If your microwave exhaust fan stopped working, the issue may be a clogged charcoal filter. This type of filter is used in over-the-range microwaves, to absorb smells and pollutants from heating food. These pollutants will build up over time and cause the filter to become clogged. Make replacing the charcoal filter on your microwave a regular part of your home maintenance routine.
How to inspect a microwave charcoal filter:
- This is a very simple inspection. For most models no tools will be needed, however, some models may require a screwdriver to access the filter.
- The charcoal filter is usually located behind the exhaust air outlet grill. Remove the grill in order to access the filter. The method for removing the grill varies between models, refer to your owner’s manual to determine how to remove the grill for your model.
- Remove the filter in order to visually inspect it for any signs of built-up debris or damage.
- If your filter is damaged, clogged, or if it has been longer than the manufacturer’s replacement guidelines, you will need a replacement charcoal filter.
If your microwave exhaust fan has stopped working, it may be because the grease filter is clogged. The grease filter traps oils and fats from the food that is being heated, to keep the exhaust system clear. It is common for grease filters to become clogged over time and need replacing.
How to inspect a microwave grease filter:
- This is a very simple inspection; you should not need tools to complete it.
- Grease filters are typically located at the bottom of the microwave and are held in place with spring clips. Locate and remove your grease filter in order to inspect it.
- Looking for any signs of damage or debris, visually inspect your grease filter. You can clean your grease filter with soap and water, although it may need to be replaced entirely if the buildup is too stubborn to clean.
- If your filter is damaged or is still clogged after cleaning it, you will need a replacement grease filter.
If your microwave exhaust fan is no longer working, the damper assembly may be causing the problem. The damper is a component in over-the-range microwaves that prevents exterior air from entering through the exhaust system. The damper is a flap made of metal or plastic which seals the exhaust duct when the fan is off and opens when the exhaust fan is running. The flap is often spring-loaded or may be designed so that it simply opens and closes relying on gravity.
How to inspect a microwave damper assembly:
- Disconnect your microwave from the power supply before beginning.
- Depending on your model, you may need to remove the microwave from its place in the wall and may need to remove all or part of the microwave’s cabinet to access the damper assembly.

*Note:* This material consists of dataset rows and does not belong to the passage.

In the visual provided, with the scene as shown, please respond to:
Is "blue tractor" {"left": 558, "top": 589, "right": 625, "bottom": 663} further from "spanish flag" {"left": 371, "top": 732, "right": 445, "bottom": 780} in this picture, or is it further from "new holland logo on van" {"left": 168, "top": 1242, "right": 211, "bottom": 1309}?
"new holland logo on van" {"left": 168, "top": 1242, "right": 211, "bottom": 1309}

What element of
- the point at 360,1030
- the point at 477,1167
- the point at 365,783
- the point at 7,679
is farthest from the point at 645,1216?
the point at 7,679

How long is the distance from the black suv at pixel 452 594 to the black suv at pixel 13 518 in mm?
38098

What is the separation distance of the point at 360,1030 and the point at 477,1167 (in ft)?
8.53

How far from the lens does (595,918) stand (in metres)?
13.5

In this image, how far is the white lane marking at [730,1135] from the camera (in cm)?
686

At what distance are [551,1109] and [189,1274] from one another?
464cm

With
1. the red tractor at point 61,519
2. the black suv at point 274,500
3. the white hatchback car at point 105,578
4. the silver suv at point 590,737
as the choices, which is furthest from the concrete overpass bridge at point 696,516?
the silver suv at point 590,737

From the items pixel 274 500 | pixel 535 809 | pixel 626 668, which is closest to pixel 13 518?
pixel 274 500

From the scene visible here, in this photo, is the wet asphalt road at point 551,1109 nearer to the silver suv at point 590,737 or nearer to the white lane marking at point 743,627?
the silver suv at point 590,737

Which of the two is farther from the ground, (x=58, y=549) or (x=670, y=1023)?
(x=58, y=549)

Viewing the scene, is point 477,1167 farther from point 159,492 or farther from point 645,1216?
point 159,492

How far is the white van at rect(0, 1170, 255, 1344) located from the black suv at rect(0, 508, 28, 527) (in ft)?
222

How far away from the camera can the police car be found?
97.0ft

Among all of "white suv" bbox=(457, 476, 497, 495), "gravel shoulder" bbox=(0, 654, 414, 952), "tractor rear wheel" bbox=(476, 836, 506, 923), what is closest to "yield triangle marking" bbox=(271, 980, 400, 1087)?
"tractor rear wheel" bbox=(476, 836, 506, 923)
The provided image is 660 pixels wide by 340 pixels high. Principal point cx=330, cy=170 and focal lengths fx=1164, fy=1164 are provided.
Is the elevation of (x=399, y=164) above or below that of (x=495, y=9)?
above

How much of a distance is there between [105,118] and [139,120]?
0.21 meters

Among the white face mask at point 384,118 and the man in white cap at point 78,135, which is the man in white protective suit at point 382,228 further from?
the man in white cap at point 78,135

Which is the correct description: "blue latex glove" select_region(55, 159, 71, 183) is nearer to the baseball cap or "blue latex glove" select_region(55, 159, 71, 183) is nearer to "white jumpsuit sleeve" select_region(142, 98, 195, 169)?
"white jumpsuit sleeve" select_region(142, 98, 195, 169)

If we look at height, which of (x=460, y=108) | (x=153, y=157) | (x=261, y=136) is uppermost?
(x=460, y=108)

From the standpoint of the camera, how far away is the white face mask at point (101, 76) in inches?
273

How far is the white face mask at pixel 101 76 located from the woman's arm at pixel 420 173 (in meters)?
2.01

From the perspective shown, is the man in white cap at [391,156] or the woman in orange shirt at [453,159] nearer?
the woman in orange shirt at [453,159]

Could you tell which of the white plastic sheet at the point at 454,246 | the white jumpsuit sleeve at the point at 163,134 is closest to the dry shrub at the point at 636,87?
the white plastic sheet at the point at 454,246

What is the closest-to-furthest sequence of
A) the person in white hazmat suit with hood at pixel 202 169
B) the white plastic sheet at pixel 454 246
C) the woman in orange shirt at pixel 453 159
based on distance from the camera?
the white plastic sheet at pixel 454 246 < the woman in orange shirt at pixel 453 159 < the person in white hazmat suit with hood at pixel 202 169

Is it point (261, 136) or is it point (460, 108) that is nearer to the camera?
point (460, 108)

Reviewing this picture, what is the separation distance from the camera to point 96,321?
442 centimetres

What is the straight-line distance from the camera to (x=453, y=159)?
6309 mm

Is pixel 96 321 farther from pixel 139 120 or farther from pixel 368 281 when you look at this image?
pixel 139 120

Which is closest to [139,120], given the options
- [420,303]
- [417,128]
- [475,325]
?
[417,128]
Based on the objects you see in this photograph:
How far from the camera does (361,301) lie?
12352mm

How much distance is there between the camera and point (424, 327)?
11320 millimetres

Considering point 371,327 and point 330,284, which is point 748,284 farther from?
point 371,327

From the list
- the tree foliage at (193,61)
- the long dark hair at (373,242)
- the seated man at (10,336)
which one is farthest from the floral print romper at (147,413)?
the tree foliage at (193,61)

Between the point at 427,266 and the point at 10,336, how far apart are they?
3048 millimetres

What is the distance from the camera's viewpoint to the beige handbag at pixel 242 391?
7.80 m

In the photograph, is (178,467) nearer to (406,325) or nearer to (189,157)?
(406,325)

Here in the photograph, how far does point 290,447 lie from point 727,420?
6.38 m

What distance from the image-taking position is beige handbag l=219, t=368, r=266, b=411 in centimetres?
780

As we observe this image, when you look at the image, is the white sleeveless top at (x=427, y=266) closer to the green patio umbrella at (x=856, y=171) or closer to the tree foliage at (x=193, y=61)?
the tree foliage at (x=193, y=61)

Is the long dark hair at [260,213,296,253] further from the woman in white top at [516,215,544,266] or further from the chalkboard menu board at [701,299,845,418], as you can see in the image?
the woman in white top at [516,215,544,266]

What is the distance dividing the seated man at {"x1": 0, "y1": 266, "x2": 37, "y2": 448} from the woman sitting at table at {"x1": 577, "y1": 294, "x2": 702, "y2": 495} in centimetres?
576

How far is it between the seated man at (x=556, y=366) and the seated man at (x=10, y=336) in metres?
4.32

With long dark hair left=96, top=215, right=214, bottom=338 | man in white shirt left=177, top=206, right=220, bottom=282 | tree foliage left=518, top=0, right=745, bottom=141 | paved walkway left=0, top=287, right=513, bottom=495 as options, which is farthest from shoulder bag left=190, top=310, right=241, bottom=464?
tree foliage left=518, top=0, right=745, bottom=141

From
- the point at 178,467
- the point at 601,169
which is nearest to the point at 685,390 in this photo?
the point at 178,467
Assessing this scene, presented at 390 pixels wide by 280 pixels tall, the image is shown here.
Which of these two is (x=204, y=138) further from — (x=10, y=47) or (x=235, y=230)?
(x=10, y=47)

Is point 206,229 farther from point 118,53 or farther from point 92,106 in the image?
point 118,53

- Check for any objects that could be keeping the damper from opening and closing. You should also visually inspect the damper for any signs of wear, cracking, or damage.
- If you identify any issues during your inspection, you will need a replacement damper assembly.
The exhaust fan on your microwave may not be working because of an issue with the fan motor. This part is a component of over-the-range microwaves and helps circulate the air through the exhaust system.
How to test a microwave fan motor with a multimeter:
- Begin by unplugging your microwave and removing it from the wall.
- The fan motor is usually located in the back of the microwave, near the top. Remove the fan motor cover and try rotating the motor manually. If the fan does turn, remove it from the appliance to test it using a multi-meter.
- With your multimeter set to Rx1, touch the motor’s terminals with the probes to test for continuity. You should receive a reading of 0, indicating that there is continuity.
- If the fan does not turn in step 2, or if your fan does not have continuity, you may need a replacement fan motor.